El señor reside en el caserío de Barrancas Abajo, jurisdicción del municipio de El Paraíso, donde la calle ha desaparecido.

“Esta carretera la hicieron hace unos ocho años, la repararon hace dos y desde ese momento no hemos vuelto a ver maquinaria por la zona”, explicó el entrevistado.

El departamento de El Paraíso cuenta con unos 2,900 kilómetros de carretera, de los cuales 1,600 son responsabilidad del Fondo Vial y unos 1,300 del Fondo Cafetero. Del total de kilómetros de carreteras con que cuenta el departamento apenas 177 kilómetros son pavimentados.
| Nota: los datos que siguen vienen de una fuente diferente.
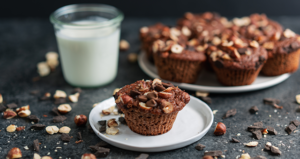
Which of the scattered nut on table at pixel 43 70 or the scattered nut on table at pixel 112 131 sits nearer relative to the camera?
the scattered nut on table at pixel 112 131

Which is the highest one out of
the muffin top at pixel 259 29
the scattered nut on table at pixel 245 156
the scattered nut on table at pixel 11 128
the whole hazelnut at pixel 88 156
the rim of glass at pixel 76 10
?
the rim of glass at pixel 76 10

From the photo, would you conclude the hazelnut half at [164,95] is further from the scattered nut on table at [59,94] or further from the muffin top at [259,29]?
the muffin top at [259,29]

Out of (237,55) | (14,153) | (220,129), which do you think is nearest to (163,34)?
(237,55)

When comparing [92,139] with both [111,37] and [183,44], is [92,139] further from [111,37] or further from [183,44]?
[183,44]

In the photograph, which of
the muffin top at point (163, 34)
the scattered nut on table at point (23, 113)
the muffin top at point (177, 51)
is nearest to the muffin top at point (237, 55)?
the muffin top at point (177, 51)

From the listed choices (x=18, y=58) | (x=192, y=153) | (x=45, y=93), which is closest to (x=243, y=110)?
(x=192, y=153)

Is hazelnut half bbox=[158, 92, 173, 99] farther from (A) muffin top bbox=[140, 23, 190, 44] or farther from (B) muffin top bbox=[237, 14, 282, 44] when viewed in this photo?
(B) muffin top bbox=[237, 14, 282, 44]

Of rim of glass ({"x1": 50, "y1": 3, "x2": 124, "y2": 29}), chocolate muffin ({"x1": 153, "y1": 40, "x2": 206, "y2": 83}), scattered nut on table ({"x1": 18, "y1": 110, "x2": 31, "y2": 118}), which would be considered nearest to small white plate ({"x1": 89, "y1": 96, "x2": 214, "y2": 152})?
chocolate muffin ({"x1": 153, "y1": 40, "x2": 206, "y2": 83})
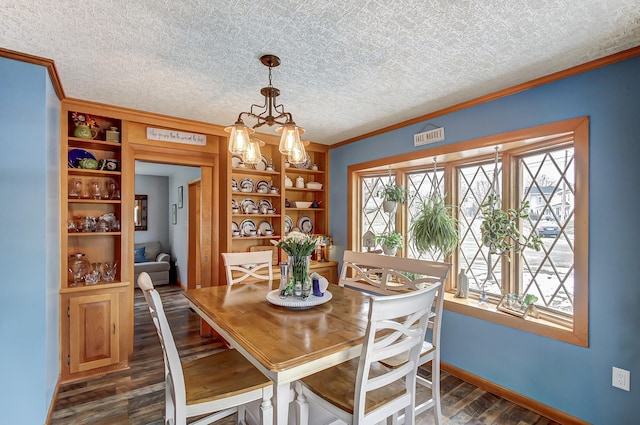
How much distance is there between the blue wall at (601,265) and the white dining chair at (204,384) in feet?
6.23

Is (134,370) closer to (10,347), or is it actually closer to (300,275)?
(10,347)

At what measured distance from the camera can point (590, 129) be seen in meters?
1.91

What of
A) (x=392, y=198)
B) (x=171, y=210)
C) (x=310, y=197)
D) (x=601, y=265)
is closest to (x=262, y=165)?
(x=310, y=197)

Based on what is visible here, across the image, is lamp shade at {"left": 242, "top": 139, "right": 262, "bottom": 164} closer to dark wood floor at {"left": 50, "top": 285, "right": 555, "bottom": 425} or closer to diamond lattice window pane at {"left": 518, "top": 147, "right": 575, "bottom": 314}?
dark wood floor at {"left": 50, "top": 285, "right": 555, "bottom": 425}

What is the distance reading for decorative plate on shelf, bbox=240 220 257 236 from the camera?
12.1ft

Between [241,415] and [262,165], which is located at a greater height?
[262,165]

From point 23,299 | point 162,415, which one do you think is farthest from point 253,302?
point 23,299

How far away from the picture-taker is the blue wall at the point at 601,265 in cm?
176

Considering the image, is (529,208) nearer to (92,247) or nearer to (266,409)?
(266,409)

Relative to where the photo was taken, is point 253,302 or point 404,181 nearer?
point 253,302

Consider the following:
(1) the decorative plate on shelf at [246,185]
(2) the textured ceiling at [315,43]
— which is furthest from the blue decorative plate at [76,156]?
(1) the decorative plate on shelf at [246,185]

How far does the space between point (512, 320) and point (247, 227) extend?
9.24 feet

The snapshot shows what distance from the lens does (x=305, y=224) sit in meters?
4.26

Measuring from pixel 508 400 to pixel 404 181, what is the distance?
219 cm
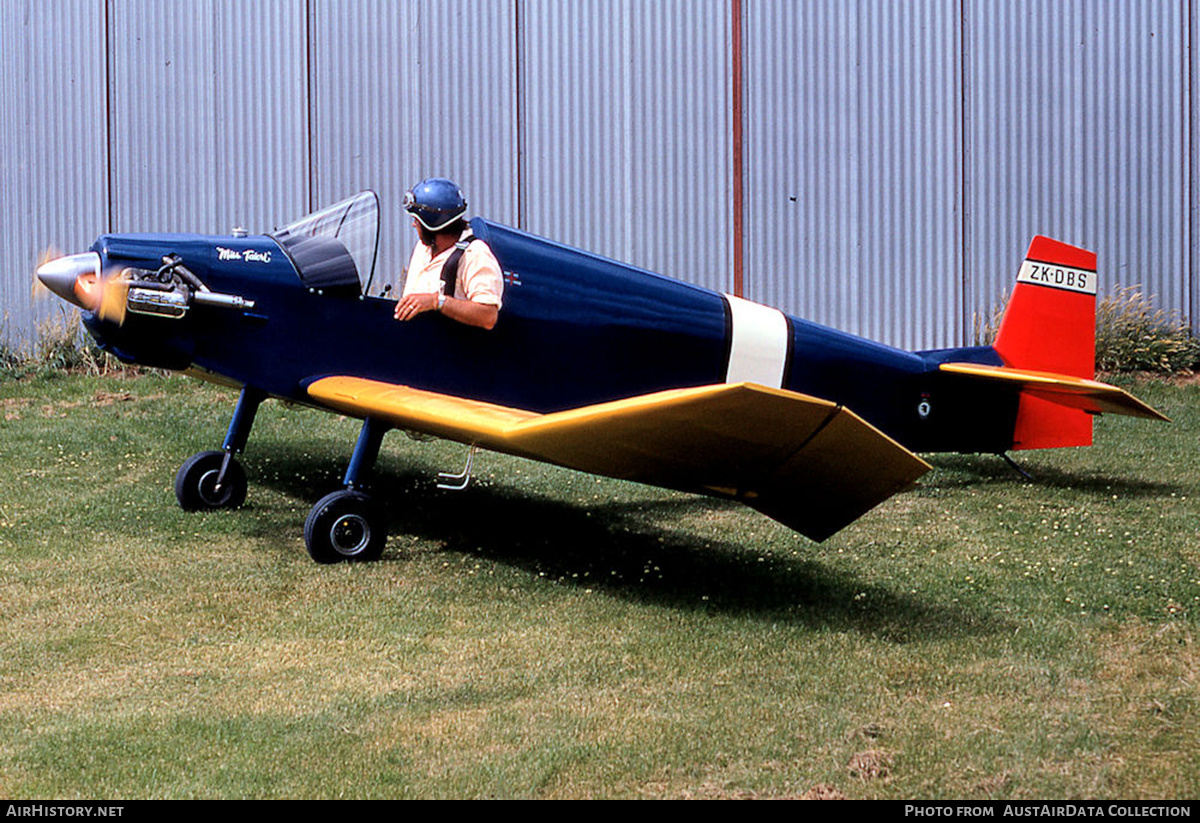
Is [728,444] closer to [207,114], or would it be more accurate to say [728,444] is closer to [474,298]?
[474,298]

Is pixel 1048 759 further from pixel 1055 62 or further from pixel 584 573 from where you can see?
pixel 1055 62

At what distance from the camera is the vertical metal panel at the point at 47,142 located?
13.1 metres

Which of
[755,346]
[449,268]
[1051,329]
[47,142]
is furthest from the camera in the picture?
[47,142]

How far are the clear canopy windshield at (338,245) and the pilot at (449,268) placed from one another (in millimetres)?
254

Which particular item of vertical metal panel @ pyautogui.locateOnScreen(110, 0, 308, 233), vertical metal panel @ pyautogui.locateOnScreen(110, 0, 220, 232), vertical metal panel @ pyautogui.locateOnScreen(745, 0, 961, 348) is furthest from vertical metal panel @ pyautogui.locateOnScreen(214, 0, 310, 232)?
vertical metal panel @ pyautogui.locateOnScreen(745, 0, 961, 348)

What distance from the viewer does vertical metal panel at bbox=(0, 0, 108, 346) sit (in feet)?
42.9

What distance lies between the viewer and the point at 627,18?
12.4m

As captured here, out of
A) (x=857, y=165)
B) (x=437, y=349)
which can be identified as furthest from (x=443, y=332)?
(x=857, y=165)

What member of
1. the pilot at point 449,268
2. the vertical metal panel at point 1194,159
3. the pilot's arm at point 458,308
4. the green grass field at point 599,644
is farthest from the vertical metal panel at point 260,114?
the vertical metal panel at point 1194,159

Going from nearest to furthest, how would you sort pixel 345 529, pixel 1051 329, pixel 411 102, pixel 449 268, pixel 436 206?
pixel 345 529 → pixel 449 268 → pixel 436 206 → pixel 1051 329 → pixel 411 102

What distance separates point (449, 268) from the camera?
638 centimetres

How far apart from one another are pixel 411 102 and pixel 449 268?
22.7 ft

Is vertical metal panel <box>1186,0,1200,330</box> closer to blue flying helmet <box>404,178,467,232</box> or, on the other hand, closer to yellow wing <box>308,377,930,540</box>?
yellow wing <box>308,377,930,540</box>

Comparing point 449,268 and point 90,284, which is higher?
point 449,268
De estos más del 80 por ciento se encuentra en mal estado, según Ramiro Chacón, exdirector del Fondo Vial.

De acuerdo con Chacón, unos 600 kilómetros de carretera son considerados como brechas, las cuales han sido creadas por los gobiernos locales para unir comunidades pero que, en varios de los casos, no cuentan con el mantenimiento permanente. “El problema con estos sectores, también conocidos como brechas, es que están ubicados en sectores lejanos que no captan el interés de las autoridades, lo que al final afecta al ciudadano”, dijo el entrevistado.

Afectados

Para Erick Reyes, transportista que cubre la ruta Danlí-Maguelar, es urgente que el gobierno centre sus ojos en mejorar las vías de comunicación en las zonas más postergadas. “Si se quieren mejorar indicadores tanto en salud como educación, por ejemplo, es vital que la gente pueda movilizarse desde sus viviendas para poder ir al médico y para ello necesitamos que los camino se mejoren”, cuestionó el ciudadano.

Desde varias comunidades, los pobladores se ven obligados a viajar en mulas, como sucede con los vecinos de Navijupe, aldea de San Lucas, sitio donde residen más de 200 personas y para abastecerse de alimentos y medicamentos deben viajar más de dos horas en caballos.

El mal estado de las vías de comunicación representa pérdidas a la economía de la zona, ya que los comerciantes no pueden sacar sus productos hacia otros mercados.

Este es el caso del municipio de Trojes, donde los ganaderos trasladan a pie las reses, ya que los agujeros en las vías les imposibilitan llegar a la zona con un camión.